For example, Austin's biggest employers include University of Texas, Advanced Micro Devices and Dell. That wide range might have something to do with the area's relatively low January 2009 unemployment rate of 6.4%.
This is the opposite of what happened in true housing boom-and-bust towns like Las Vegas. In 2004, Vegas--a foreclosure mecca--saw a population increase of 4.6%, followed by 3.66% in 2005, 3.98% in 2006 and 3.22% in 2007. In 2008, that number fell to 2%.
The Power of Business
When it comes down to it, a buzzing business community is a metro area's most important characteristic, says Sean C. Safford, a professor at the University of Chicago and author of Why the Garden Club Couldn't Save Youngstown: The Transformation of the Rust Belt. He studies the social economics of U.S. cities and metro areas.
"Perception is driven by the vibrancy of the companies in an area," he says.
However, that doesn't mean that these metros won't suffer from a slowdown in population when 2009's numbers are released next year. Charlotte, for example, reported a 10.5% unemployment rate for January 2009, likely related to the fact that Bank of America is headquartered there. That high unemployment rate almost guarantees stunted growth in 2009.
"We don't quite yet know what the impact [of the ongoing recession] will be for 2009 populations," says Frey. "But we do know it's not going to get any better."
Indeed, where Americans are relocating today has little to do with where they'll be moving tomorrow.

## Dataset extract
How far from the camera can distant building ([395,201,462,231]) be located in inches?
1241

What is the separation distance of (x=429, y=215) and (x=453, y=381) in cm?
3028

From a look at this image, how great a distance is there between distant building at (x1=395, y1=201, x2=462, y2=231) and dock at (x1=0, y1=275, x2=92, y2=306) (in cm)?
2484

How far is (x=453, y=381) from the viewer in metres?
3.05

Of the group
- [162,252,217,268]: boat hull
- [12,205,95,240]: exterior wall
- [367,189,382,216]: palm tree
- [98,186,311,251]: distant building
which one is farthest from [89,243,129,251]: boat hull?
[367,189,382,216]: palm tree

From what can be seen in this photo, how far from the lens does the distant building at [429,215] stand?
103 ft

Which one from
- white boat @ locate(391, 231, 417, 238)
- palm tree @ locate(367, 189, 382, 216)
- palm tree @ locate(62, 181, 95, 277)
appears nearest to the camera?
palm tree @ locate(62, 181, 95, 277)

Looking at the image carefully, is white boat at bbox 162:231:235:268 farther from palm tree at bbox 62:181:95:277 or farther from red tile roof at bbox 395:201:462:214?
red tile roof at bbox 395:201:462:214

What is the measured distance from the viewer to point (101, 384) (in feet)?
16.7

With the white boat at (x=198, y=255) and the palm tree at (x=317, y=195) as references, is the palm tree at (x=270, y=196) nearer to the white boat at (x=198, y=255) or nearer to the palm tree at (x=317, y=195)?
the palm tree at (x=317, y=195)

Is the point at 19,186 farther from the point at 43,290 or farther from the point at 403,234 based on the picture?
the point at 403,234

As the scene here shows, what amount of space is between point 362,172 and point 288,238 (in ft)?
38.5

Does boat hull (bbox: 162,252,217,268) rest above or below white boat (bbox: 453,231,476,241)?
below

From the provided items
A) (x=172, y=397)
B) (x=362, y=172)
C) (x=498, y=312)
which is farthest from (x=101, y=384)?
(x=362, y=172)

* * *

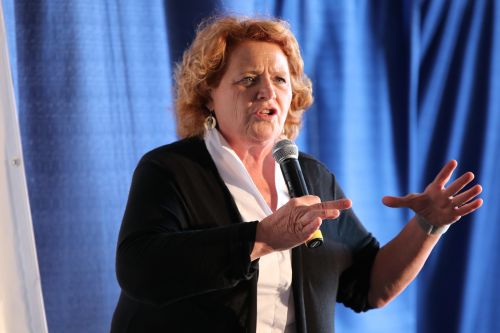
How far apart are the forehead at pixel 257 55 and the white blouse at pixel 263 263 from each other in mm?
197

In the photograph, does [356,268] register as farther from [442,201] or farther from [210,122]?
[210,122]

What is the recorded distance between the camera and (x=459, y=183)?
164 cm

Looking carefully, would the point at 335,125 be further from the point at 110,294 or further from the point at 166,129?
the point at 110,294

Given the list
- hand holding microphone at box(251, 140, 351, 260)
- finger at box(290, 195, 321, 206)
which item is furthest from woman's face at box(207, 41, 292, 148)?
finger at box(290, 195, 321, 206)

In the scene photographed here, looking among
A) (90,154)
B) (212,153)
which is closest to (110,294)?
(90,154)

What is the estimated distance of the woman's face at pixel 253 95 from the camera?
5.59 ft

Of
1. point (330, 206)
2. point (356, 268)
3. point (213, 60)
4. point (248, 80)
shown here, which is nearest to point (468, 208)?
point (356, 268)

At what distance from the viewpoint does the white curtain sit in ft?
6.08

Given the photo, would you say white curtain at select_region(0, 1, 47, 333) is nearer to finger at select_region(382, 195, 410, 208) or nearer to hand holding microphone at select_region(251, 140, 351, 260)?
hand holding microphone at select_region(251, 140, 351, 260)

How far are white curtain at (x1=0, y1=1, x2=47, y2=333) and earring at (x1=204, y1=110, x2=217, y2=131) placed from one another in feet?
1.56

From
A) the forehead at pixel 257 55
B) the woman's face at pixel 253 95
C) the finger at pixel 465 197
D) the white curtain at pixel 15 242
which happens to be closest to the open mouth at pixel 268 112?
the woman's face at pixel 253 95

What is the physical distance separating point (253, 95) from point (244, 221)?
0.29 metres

...

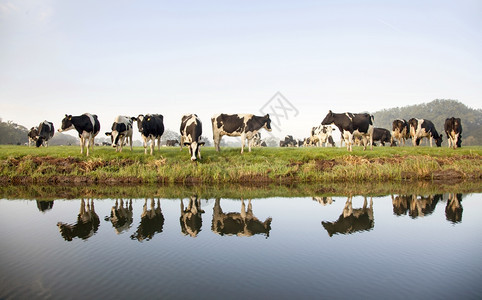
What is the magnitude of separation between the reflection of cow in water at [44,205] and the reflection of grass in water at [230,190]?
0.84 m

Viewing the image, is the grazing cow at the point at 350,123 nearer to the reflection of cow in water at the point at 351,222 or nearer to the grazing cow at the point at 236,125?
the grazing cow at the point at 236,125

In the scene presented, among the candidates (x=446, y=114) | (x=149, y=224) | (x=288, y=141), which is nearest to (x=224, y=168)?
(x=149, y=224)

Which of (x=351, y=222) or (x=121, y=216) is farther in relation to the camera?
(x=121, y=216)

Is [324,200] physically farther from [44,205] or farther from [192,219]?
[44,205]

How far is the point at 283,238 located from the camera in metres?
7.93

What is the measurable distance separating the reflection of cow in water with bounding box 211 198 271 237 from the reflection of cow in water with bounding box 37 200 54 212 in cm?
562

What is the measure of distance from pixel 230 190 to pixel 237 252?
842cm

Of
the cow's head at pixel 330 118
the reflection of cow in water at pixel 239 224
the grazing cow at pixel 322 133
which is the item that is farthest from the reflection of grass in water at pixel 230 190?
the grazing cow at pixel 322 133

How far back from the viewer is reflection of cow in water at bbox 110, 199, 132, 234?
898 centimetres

## What this exercise asks
• 1. Answer from the metro growth article:
(a) What was Austin's unemployment rate in January 2009?
(b) By how much did the Las Vegas population increase in 2006?
(c) At which university is Sean C. Safford a professor?
• 2. Please rewrite the passage of the metro growth article that begins at the words "For example, Austin's" and stops after "rate of 6.4%.", renaming "Dell" to "IBM".
• 3. List every company the metro growth article names.
The data here has no connection to the metro growth article.

## Responses by task
• 1.
(a) 6.4%
(b) 3.98%
(c) The University of Chicago

• 2.
For example, Austin's biggest employers include University of Texas, Advanced Micro Devices and IBM. That wide range might have something to do with the area's relatively low January 2009 unemployment rate of 6.4%.

• 3. Advanced Micro Devices, Dell, Bank of America